> Requirement: What this exercise calls for is an exact copy of the data.

Segment Start: Information given

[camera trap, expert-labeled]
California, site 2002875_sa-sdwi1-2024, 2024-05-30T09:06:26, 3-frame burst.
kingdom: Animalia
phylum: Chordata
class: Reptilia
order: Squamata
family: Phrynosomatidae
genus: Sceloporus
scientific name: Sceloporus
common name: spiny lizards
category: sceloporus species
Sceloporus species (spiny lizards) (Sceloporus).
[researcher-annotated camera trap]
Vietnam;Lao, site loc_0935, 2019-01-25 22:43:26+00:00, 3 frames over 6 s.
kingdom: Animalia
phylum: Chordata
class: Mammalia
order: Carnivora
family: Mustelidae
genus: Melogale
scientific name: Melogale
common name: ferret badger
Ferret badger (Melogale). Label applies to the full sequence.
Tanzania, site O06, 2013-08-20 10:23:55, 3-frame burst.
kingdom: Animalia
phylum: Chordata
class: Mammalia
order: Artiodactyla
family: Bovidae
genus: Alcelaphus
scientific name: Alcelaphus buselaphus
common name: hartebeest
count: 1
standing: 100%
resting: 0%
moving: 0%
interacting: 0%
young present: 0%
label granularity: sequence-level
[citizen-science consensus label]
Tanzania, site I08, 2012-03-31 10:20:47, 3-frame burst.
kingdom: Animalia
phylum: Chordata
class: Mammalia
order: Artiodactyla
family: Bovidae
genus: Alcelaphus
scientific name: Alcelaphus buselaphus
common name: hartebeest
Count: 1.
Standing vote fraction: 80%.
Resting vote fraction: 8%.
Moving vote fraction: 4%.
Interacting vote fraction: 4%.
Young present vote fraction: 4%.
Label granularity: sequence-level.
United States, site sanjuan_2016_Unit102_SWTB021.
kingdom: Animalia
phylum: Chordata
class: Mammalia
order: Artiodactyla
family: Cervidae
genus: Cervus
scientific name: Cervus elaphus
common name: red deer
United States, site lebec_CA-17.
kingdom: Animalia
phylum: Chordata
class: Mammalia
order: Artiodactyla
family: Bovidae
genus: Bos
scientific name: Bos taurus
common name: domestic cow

Segment End: Information given

> Solution to the problem:
[camera trap, expert-labeled]
California, site 2002875_sa-sdwi1-2024, 2024-05-30T09:06:26, 3-frame burst.
kingdom: Animalia
phylum: Chordata
class: Reptilia
order: Squamata
family: Phrynosomatidae
genus: Sceloporus
scientific name: Sceloporus
common name: spiny lizards
category: sceloporus species
Sceloporus species (spiny lizards) (Sceloporus).
[researcher-annotated camera trap]
Vietnam;Lao, site loc_0935, 2019-01-25 22:43:26+00:00, 3 frames over 6 s.
kingdom: Animalia
phylum: Chordata
class: Mammalia
order: Carnivora
family: Mustelidae
genus: Melogale
scientific name: Melogale
common name: ferret badger
Ferret badger (Melogale). Label applies to the full sequence.
Tanzania, site O06, 2013-08-20 10:23:55, 3-frame burst.
kingdom: Animalia
phylum: Chordata
class: Mammalia
order: Artiodactyla
family: Bovidae
genus: Alcelaphus
scientific name: Alcelaphus buselaphus
common name: hartebeest
count: 1
standing: 100%
resting: 0%
moving: 0%
interacting: 0%
young present: 0%
label granularity: sequence-level
[citizen-science consensus label]
Tanzania, site I08, 2012-03-31 10:20:47, 3-frame burst.
kingdom: Animalia
phylum: Chordata
class: Mammalia
order: Artiodactyla
family: Bovidae
genus: Alcelaphus
scientific name: Alcelaphus buselaphus
common name: hartebeest
Count: 1.
Standing vote fraction: 80%.
Resting vote fraction: 8%.
Moving vote fraction: 4%.
Interacting vote fraction: 4%.
Young present vote fraction: 4%.
Label granularity: sequence-level.
United States, site sanjuan_2016_Unit102_SWTB021.
kingdom: Animalia
phylum: Chordata
class: Mammalia
order: Artiodactyla
family: Cervidae
genus: Cervus
scientific name: Cervus elaphus
common name: red deer
United States, site lebec_CA-17.
kingdom: Animalia
phylum: Chordata
class: Mammalia
order: Artiodactyla
family: Bovidae
genus: Bos
scientific name: Bos taurus
common name: domestic cow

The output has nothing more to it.